The code referenced above where a SELECT statement within a SELECT statment is used (sub query),
"SELECT *, (select count(*) from tbl as tbl2 where tbl.customers > tbl2.customers and tbl.dept = tbl2.dept) + 1 as rank from tbl"
will not work and will always fail expressing a error on portion of the code where "tbl.customers > tbl2.customers" cannot be found.
In my situation on a past project, I was referencing a query instead of a table and within that query I had referenced a crosstab query thus failing and producing an error. I was able to resolve this by creating a table from the crosstab query first, and when I referenced the newly created table in the FROM clause, it started working for me.
So in final, normally you can reference a query or table in the FROM clause of the SELECT statement as what was shared previously above to do ranking, but be carefull as to if you are referencing a query instead of a table, that query must Not be a crosstab query or reference another query that is a crosstab query.
Hope this helps anyone else that may have had problems looking for a possible reason if you happen to reference the statements above and you are not referencing a table in your FROM clause within your own project. Also, performing subqueries on aliases with crosstab queries in Access probably isn't good idea or best practice either so stray away from that if/when possible.
If you found this useful, and wish that Access would allow the use of a scrolling mouse in a passthru query editor, give me a like please.
I normally pick tips and ideas from here and sometimes end up building amazing things from it!
Today, (well let’s say for the past one week), I have been tinkering with Ranking of data in Access and to the best of my ability, I did not anticipate what I was going to do something so complex as to take me a week to figure it out! I picked titbits from two main sites:
https://usefulgyaan.wordpress.com/2013/04/23/ranking-in-ms-access/ (seen that clever ‘>=’ part, and the self joins? Amazing… it helped me to build my solution from just one query, as opposed to the complex method suggested above by asonoftheMighty (not discrediting you… just didn’t want to try it for now; may be when I get to large data I might want to try that as well…)
Right here, from Paul Abott above ( ‘and tbl.dept = tbl2.dept’)… I was lost after ranking because I was placing AND YearID = 1, etc, then the ranking would end up happening only for sub-sets, you guessed right, when YearID = 1! But I had a lot of different scenarios…

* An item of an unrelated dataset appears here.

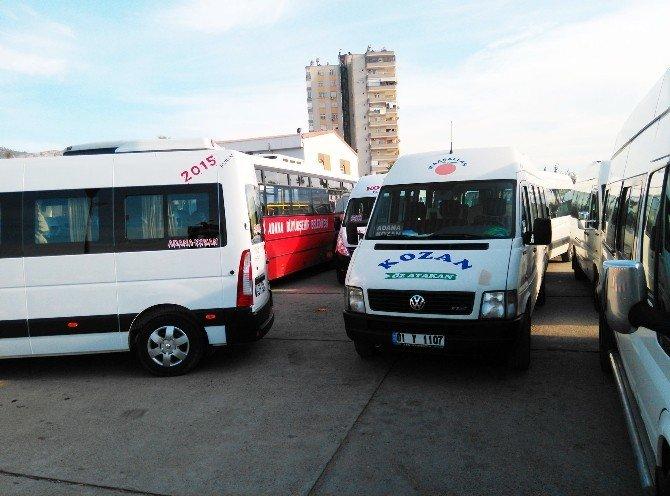 Kozan'da Minübüsçüler Belediye Otobüsünün Önünü Kesti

Well, I gave that story partly to thank the contributors mentioned, because what I did is to me one of the most complex of the ranking that I think can help you in almost any situation, and since I benefited from others, I would like to share here what I hope may benefit others as well.

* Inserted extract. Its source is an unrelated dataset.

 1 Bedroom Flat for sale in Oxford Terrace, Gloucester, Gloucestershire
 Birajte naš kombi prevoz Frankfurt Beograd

Forgive me that I am not able to post my table structures here, it is a lot of related tables. I will only post the query, so if you need to you may develop your tables to end up with that kind of query. But here is my scenario:
You have students in a school. They go through class 1 to 4, can either be in stream A or B, or none when the class is too small. They each take 4 exams (this part is not important now), so you get the total score for my case. That’s it. Huh??

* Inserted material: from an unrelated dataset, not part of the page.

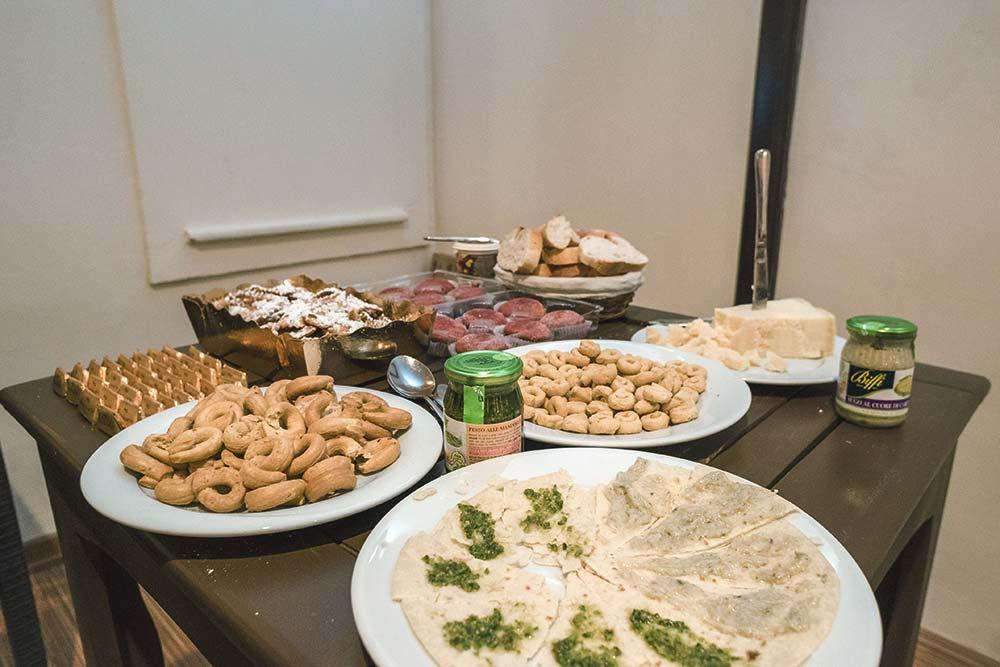 Итальянский стол с вечера знакомства: пармезан, песто и огромное количество выпечки из разных регионов Италии. Фото: Edoardo Montaccini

Ok. Lets rank them this way:
We want to know the ranking of
• all students who ever passed through this school (best ever student)
• all students in a particular academic year (student of the year)
• students of a particular class (but remember a student will have passed through all classes, so basically his/her rank in each of those classes for the different years) this is the usual ranking that appears in report cards
• students in their streams (above comment applies)
• I would also like to know the population against which we ranked this student in each category
… all in one table/query. Now you get the point?
(I normally like to do as much of my 'programming' in the database/queries to give me visuals and to reduce the amount of code I will later have to right. I actually won't use this query in my application :), but it let's me know where and how to send my parameters to the query it came from, and what results to expect in my rdlc)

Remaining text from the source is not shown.